Every line of the data below must be output exactly, with images left out.

BEGIN Supplied information

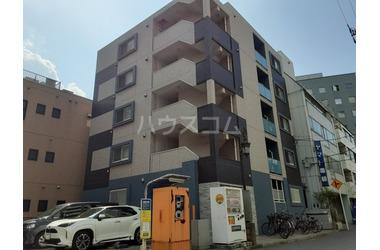 京成千葉 徒歩6分 3階 1LDK 賃貸マンション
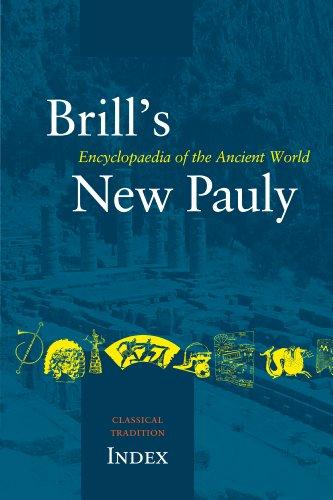 Brill's New Pauly, The Classical Traditi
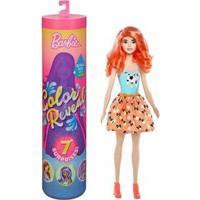 Boneca Barbie Estilo Surpresa Com Acessórios - Feminino-Rosa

END Supplied information

Response area:
 京成千葉 徒歩6分 3階 1LDK 賃貸マンション
 Brill's New Pauly, The Classical Traditi
 Boneca Barbie Estilo Surpresa Com Acessórios - Feminino-Rosa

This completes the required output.